Die DFB-Emanzen
Achtung, jetzt komm ich: Bastian Schweinsteiger ist einer der neuen deutschen Welle im DFB-Team. Wie Philipp Lahm, Simon Rolfes und Thomas Hitzlsperger meldet er nun vor dem Auftakt zur WM-Qualifikation in Liechtenstein in Abwesenheit der verletzten Platzhirsche Michael Ballack und Torsten Frings Ansprüche auf eine Führungsrolle an.
Gerade einmal 69 Tage sind vergangen seit die DFB-Auswahl im EM-Finale von Wien gegen Spanien stand, das 0:1 verloren ging. Man führe sich noch einmal die Aufstellung der Nationalmannschaft vor Augen: Lehmann im Tor, die Viererabwehrkette mit Friedrich, Metzelder, Mertesacker und Lahm. Das Mittelfeld mit Frings, Ballack, Schweinsteiger, Hitzlsperger, dazu der Sturm Klose und Podolski. Eine profunde, erfahrene Elf, allesamt mit mindestens einer WM-Endrunde im Kreuz.
Spanien war gestern, heute ist Liechtenstein, die erste Station der WM-Qualifikation auf dem Weg zur Endrunde 2010 in Südafrika. Gerade einmal fünf Spieler, die das enttäuschende Finale in Wien bestritten hatten, stehen Samstag in der Startformation. Die Bayern-Stars Lahm, Schweinsteiger, Klose und Podolski, dazu Hitzlsperger. Und sonst?
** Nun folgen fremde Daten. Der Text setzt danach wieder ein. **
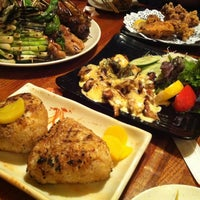 Photo taken at Oh! Taisho by James T. on 9/29/2012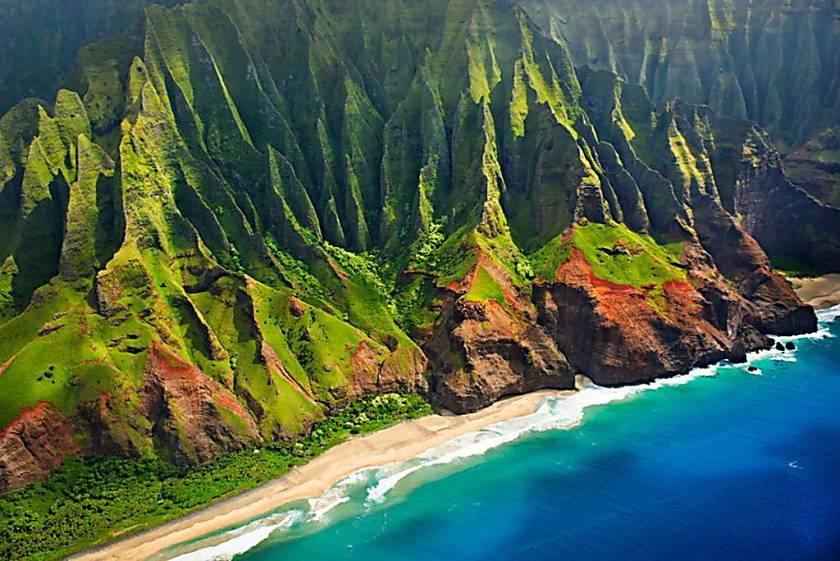 Cliffs 5106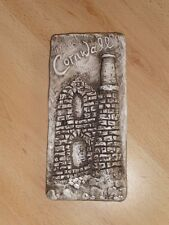 Stunning Hand Crafted Cornish Engine House Decorative Hanging Plaque- NEW!!
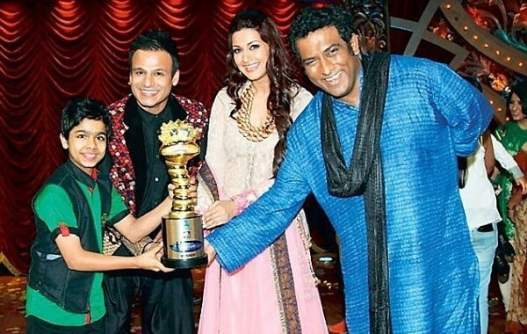 India's Best Dramebaaz Season 1 Winner - Aditya Singhal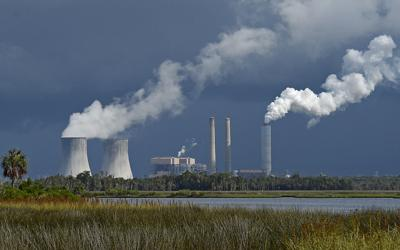 Crystal River Power Plant (copy)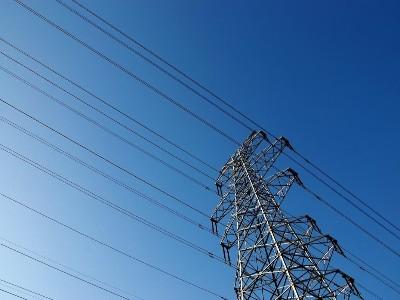 高压电力电缆是铜芯还是铝芯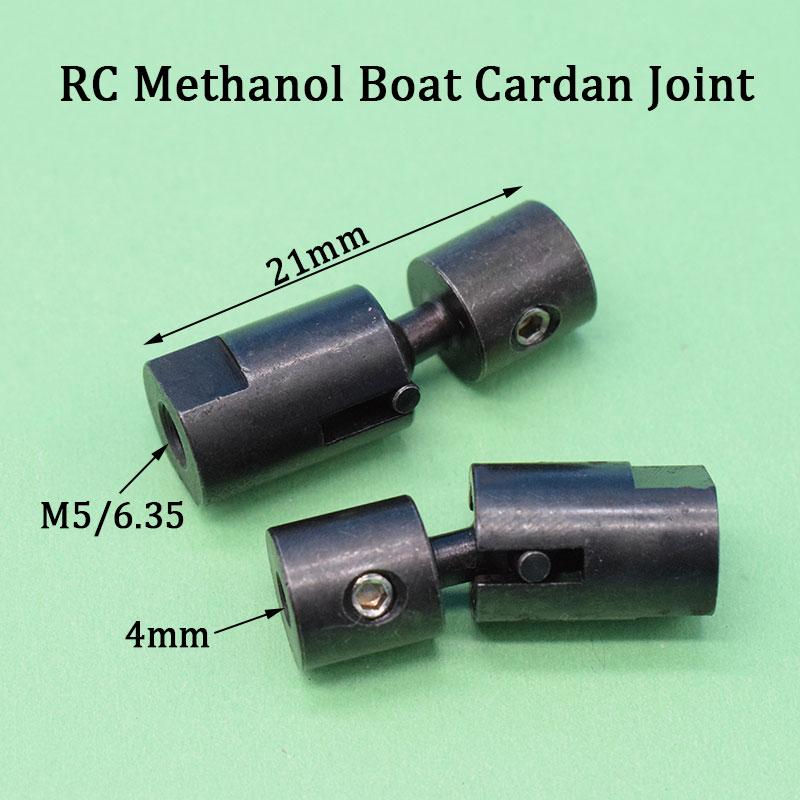 Barco Rc Cardan Conjunta M5 * 4 milímetros M6.35 * 4mm Junta Universal 4 milímetros Eixo Conector Universal para RC Barco Metanol Motor De Peças de Reposição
Spielt die neue deutsche Welle, eine neue Generation.
Darunter EM-Teilzeitkräfte wie Fritz und Rolfes sowie die EM-Bankdrücker Trochowski, Westermann und Torhüter Enke plus Tasci, der Neuling – das Sixpack hat zusammen gerade mal 52 Länderspiele. Gewöhnlich ein ganz normaler Vorgang. Alt-Stars treten zurück (Keeper Lehmann), andere sind verletzt (Kapitän Ballack, Frings, Mertesacker) oder nicht in Form (Metzelder). Doch in diesem Fall ist es mehr als eine Laune der Zeit und der Natur. Assistenz-Trainer Hansi Flick, ansonsten eher um diplomatische Vorsicht bemüht, meinte am Freitag vor der Abreise ungewohnt deutlich: „Die Zeiten haben sich geändert.“ Will sagen: Die Karten werden neu gemischt. Fröhlich drohte er: „Wir können auswählen.“ Ein deutliches Zeichen etwa an Routinier Christoph Metzelder, der – obwohl gesund – auf der Bank sitzen wird. Den Fehler, einen zugegeben verdienten WM-Helden von 2006 auch durch das nächste Turnier zu schleppen, will Bundestrainer Joachim Löw nicht noch einmal machen.
Kapitän Michael Ballack war in den Tagen von Oberhaching aus gutem Grund anwesend, galt es doch, die Differenzen zu Teilen der Mannschaft wiederherzustellen. Am Freitag aber reiste der Chelsea-Star zurück nach London. Torsten Frings fehlt wegen seines Nasenbeinbruchs komplett, Lehmann ist zurückgetreten. „Wenn zwei, drei Leute ausfallen, bildet sich eine neue Hierarchie“, sagte Miroslav Klose, mit 82 Länderspielen der Erfahrenste im Kader und daher Kapitän. Aber auch ihm ist eine schleichende Entwicklung, die schon am Rande des Tests gegen Belgien (2:0) zu spüren war, nicht entgangen: „Mit Schweinsteiger, Lahm und Hitzlsperger sind Leute da, die was zu sagen haben." Sie wollen nicht nur spielen, sie wollen bestimmen. Steht eine Wachablösung bevor?
Lahm ist im Mannschaftsrat und sagte in der „SZ“: „Ich bin mir sicher, dass mein Wort was zählt.“ Schweinsteiger ist in Abwesenheit von Ballack und Frings Mittelfeld-Chef und Vize-Kapitän. Es läuft eine – gar nicht so – heimliche Emanzipation, Löw findet das gut. „Ich weiß, dass mit Ballack und Frings noch zwei erfahrene Spieler da sind, die es zu verdrängen gilt“, sagte Hitzlsperger, und Rolfes meinte frech: „Für uns beide beginnt ein neuer Abschnitt mit neuen Zielen.“ Sie wollen Macht, die DFB-Emanzen.